Exprimer notre colère au patron de PSA et à son serviteur le ministre de l’économie

Si Tavares et Lemaitre pensaient pouvoir venir à PSA Mulhouse faire leur show sans embûches, c’était mal connaître les syndicalistes : dès leur arrivée, à 11h30, les militants ont interpelé le ministre, lui demandant ce qu’il venait faire à Mulhouse alors que PSA avait supprimé plus de 25 000 emplois en cinq ans et que dans l’usine, un ouvrier sur deux était en situation de précarité avec des salaires de moins de 1100 euros. Des situations inacceptables dénoncées par les syndicalistes, d’autant plus que le groupe a fait presque 3 milliards de bénéfices et propose une augmentation de 19 euros… Pourquoi êtes vous venue encore plus de fric à PSA qui continue à licencier les ouvriers malades qui ne peuvent plus tenir leurs postes ? Le tout intervient dans un contexte social chargé, après la publication du rapport Spinetta et de l’annonce gouvernementale du recours aux ordonnances pour attaquer les cheminots : décidément, tout le monde est attaqué.
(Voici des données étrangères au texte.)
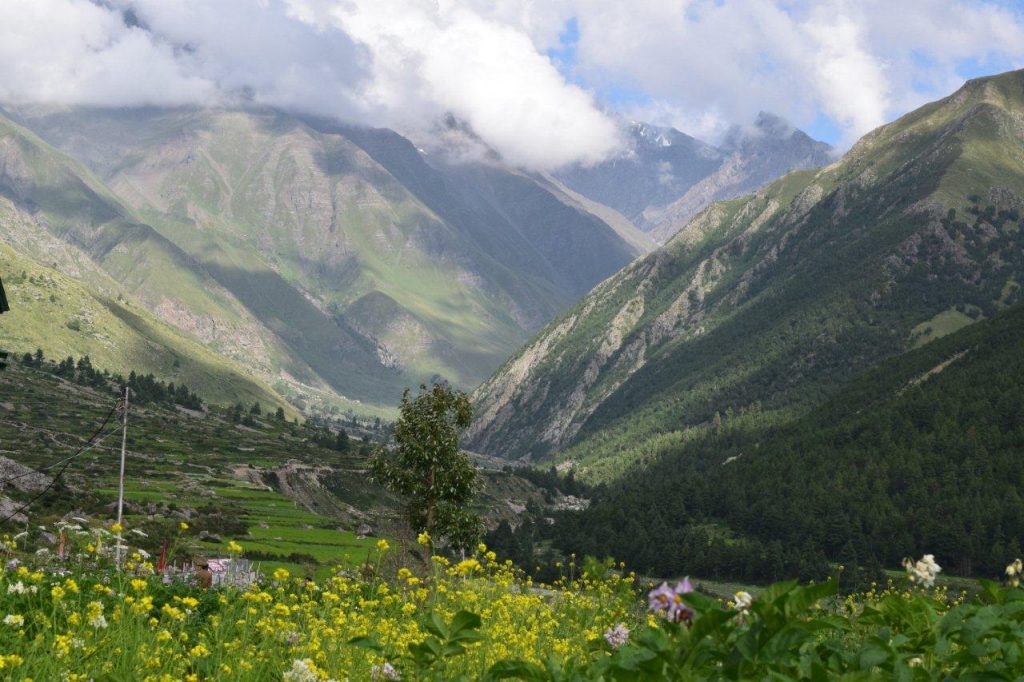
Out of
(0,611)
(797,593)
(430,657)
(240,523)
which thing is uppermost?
(797,593)

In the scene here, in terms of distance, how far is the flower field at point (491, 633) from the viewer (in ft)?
26.7

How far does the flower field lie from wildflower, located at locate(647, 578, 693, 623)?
0.07 feet

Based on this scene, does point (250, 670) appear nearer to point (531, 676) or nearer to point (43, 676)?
point (43, 676)

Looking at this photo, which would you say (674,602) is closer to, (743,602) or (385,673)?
(743,602)

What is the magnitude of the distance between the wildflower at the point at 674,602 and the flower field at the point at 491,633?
0.07ft

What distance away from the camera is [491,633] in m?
15.8

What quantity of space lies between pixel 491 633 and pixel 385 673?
4.53 metres

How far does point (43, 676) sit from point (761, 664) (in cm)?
838

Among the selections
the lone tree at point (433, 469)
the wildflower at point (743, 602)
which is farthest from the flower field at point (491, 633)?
the lone tree at point (433, 469)

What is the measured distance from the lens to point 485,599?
1931 cm

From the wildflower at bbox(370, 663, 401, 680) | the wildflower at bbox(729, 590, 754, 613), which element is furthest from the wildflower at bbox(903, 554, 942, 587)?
the wildflower at bbox(370, 663, 401, 680)

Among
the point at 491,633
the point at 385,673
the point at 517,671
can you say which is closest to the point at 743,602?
the point at 517,671

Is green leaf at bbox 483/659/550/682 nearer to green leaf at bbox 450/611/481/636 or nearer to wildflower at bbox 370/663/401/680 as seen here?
green leaf at bbox 450/611/481/636

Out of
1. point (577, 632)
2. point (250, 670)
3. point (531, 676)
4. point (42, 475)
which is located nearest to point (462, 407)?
point (577, 632)
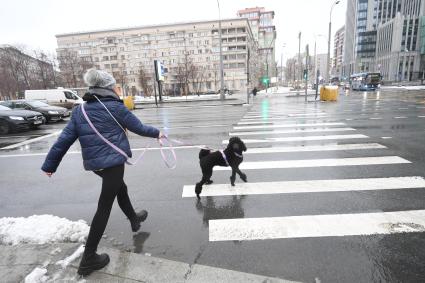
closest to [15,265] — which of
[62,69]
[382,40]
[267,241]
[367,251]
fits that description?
[267,241]

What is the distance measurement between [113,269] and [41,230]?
1.49m

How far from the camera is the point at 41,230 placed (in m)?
3.50

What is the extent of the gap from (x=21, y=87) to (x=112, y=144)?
59.0 m

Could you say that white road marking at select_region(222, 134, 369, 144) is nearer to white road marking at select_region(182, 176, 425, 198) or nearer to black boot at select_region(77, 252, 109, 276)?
white road marking at select_region(182, 176, 425, 198)

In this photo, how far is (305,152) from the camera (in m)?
6.86

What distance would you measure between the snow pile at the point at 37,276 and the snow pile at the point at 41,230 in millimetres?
624

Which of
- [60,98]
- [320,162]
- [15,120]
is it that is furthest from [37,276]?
[60,98]

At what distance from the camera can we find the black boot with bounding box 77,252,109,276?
261cm

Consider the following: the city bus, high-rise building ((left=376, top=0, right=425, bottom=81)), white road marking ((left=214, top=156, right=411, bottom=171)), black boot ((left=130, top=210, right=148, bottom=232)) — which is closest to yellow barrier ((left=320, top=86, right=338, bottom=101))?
white road marking ((left=214, top=156, right=411, bottom=171))

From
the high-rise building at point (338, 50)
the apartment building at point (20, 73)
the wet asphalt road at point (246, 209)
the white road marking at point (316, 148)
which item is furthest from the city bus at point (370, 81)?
the high-rise building at point (338, 50)

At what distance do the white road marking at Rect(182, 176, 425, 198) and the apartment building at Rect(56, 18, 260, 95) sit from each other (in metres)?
80.6

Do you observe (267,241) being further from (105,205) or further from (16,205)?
(16,205)

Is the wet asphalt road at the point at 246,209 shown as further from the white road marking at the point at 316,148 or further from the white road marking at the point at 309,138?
the white road marking at the point at 309,138

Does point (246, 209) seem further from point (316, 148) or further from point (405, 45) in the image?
point (405, 45)
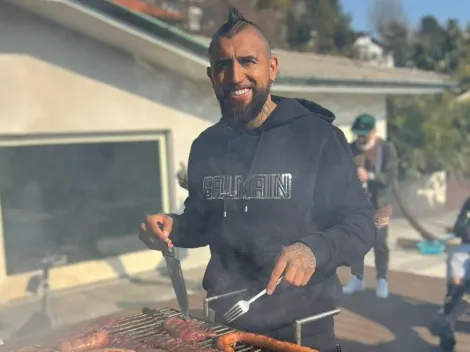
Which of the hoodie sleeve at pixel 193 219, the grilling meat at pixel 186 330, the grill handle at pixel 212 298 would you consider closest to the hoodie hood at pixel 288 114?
the hoodie sleeve at pixel 193 219

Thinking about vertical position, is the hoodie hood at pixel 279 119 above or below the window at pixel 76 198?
above

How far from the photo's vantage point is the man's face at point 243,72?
1789 mm

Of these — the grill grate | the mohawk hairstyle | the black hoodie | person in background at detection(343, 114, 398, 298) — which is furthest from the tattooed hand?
person in background at detection(343, 114, 398, 298)

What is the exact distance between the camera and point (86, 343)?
5.29ft

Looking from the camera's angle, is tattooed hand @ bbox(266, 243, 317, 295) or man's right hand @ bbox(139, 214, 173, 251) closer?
tattooed hand @ bbox(266, 243, 317, 295)

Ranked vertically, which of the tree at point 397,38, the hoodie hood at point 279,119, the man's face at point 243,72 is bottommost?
the hoodie hood at point 279,119

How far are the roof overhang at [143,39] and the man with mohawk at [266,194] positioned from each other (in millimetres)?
1934

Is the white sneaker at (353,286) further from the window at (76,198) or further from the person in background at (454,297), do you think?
the window at (76,198)

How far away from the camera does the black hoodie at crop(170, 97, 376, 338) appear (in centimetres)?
174

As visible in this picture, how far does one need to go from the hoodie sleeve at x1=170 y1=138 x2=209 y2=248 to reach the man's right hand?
0.09ft

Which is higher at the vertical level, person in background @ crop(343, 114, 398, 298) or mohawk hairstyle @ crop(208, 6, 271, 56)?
mohawk hairstyle @ crop(208, 6, 271, 56)

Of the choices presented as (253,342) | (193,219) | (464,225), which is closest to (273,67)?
(193,219)

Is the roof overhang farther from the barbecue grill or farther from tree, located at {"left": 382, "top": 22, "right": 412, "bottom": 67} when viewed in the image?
the barbecue grill

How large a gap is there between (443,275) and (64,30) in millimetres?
3835
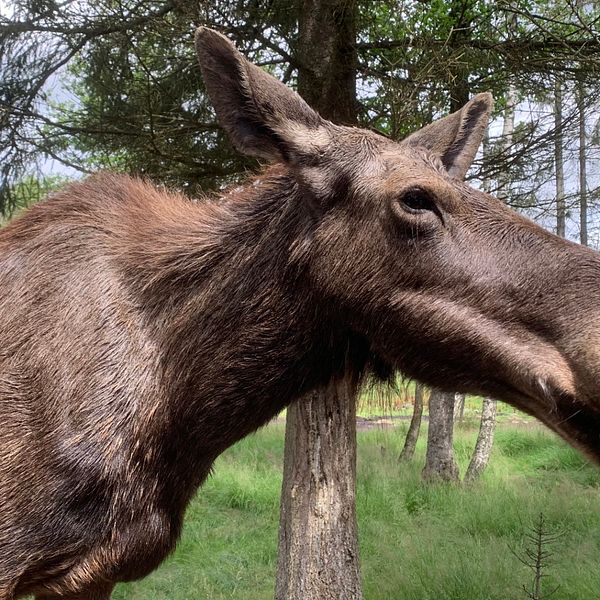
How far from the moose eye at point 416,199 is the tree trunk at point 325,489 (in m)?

La réponse de Le Maire : mépris et condescendance

Face à ces question, le ministre a répondu avec son mépris habituel, expliquant que si le groupe PSA était sur le point de fermer cette usines, ce sont aujourd’hui des milliers d’emplois de créés. Dans son mépris de classe made-in Macron, le ministre a aussi expliqué que si la France allait mal, c’était à cause des gens comme vous (les syndicalistes), et que le président, élu par les français, et non par trois syndicalistes archaïques, ne sera pas arrêté par ceux ci pour aller au bout de ses réformes.

Évidemment, nous n’attendions rien d’un ministre de Macron ni de Tavares qui sont les meilleurs amis du monde quand il s’agit de casser tous les acquis du mouvement ouvrier, et d’avancer à grand pas vers une plus grande « flexibilité » du droit du travail. Après-guerre, un dicton disait que « quand Renault éternue, la France s’enrhume »… peut-être un de ces jours les usines Peugeot seront les nouveaux coeur des grèves ouvrières, et les sourires de Lemaire et Tavares s’effaceront bien vite.